Com exceção de um breve período, o governo dos Estados Unidos apoiou a ditadura de 29 anos dos Duvalier (o pai de Jean-Claude, François, controlou o Haiti desde 1957 até sua norte, em 1971) com ajuda militar e o desenvolvimento, assim como um apoio direto ao seu orçamento.
O governo de Jean-Claude Duvalier também recebeu milhões de dólares de assistência (doações e empréstimos) do Banco Mundial, o Fundo Monetário Internacional e o Banco Interamericano de Desenvolvimento.
“Não tem borracha para apagar o lápis da história”
A audiência de 28 de fevereiro é parte de uma apelação apresentada por um grupo de 30 vítimas e apoiada por organizações locais e internacionais de direitos humanos, muitas das quais tiveram representantes na sede judicial na semana pasada. Entre eles esteve Béatrice Vaugrante, da Anistia Internacional. “Jean-Claude Duvalier não pode estar além do alcance da Justiça” disse Vaugrante em um comunicado emitido após a ordem da semana passada.

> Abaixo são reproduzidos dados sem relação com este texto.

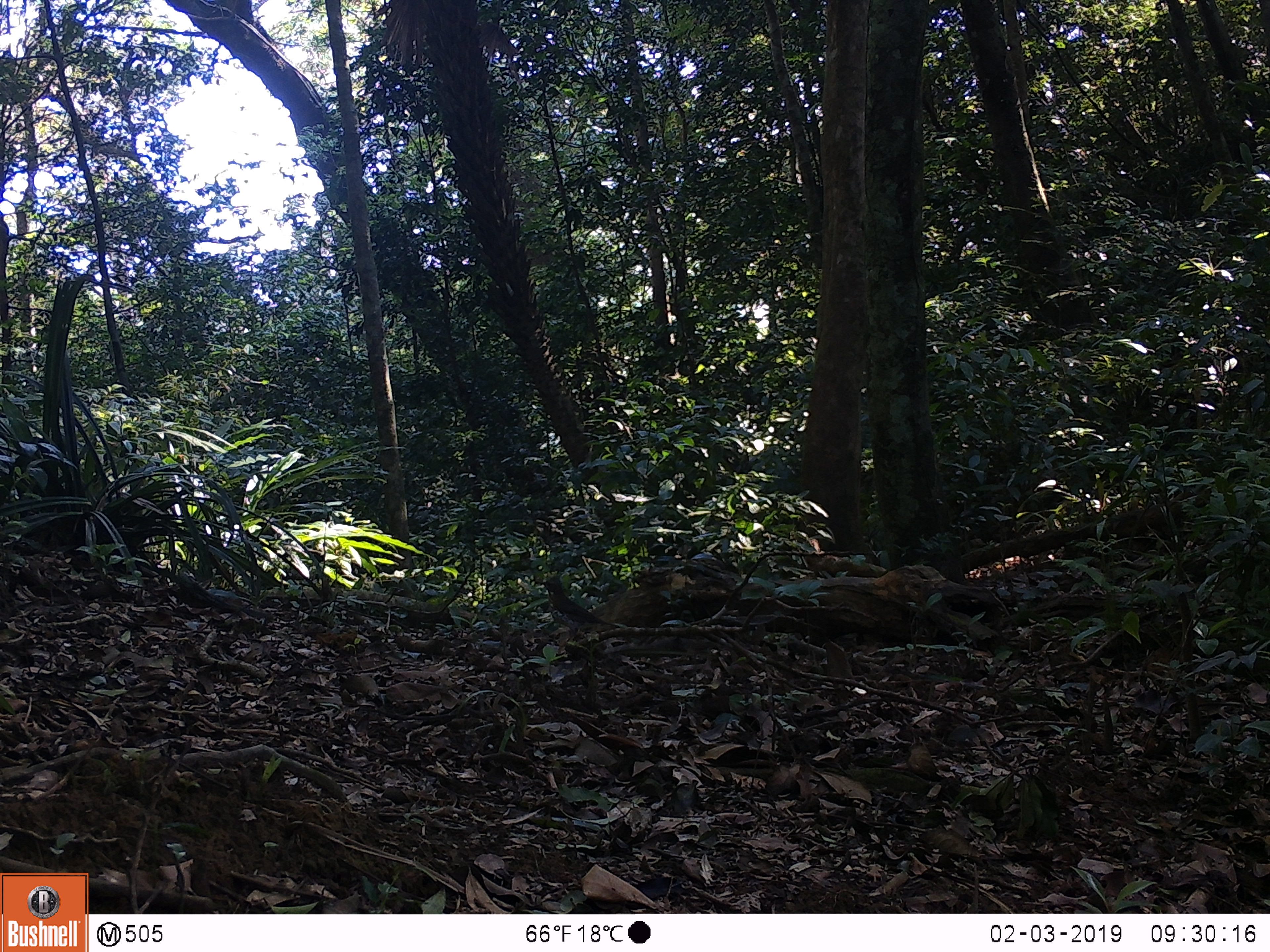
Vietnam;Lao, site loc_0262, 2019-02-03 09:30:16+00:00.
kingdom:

“As autoridades do Haiti têm a responsabilidade de fazer tudo o que puderem para garantir que [Duvalier] enfrente os tribunais pelos abusos sistemáticos que ocorreram durante o tempo em que [ele] esteve no poder. Se continuar evitando a audiência, tem que ser preso”, acrescentou.
A ativista Gilles concordou. “Duvalier tem que ser julgado. Isso mostrará à população que as pessoas têm que pagar pelo que fazem. Ele tem que enfrentar todas as acusações e a sociedade deve saber porque ocorreram todos esses crimes, porque tantos morreram, porque torturaram pessoas em Fort Dimanche”, disse à IPS.
Gilles também citou um proverbio italiano. “‘Não tem borracha para o lápis da história’, e as pessoas estão olhando, anotando. Nunca deixaremos de reivindicar justiça”.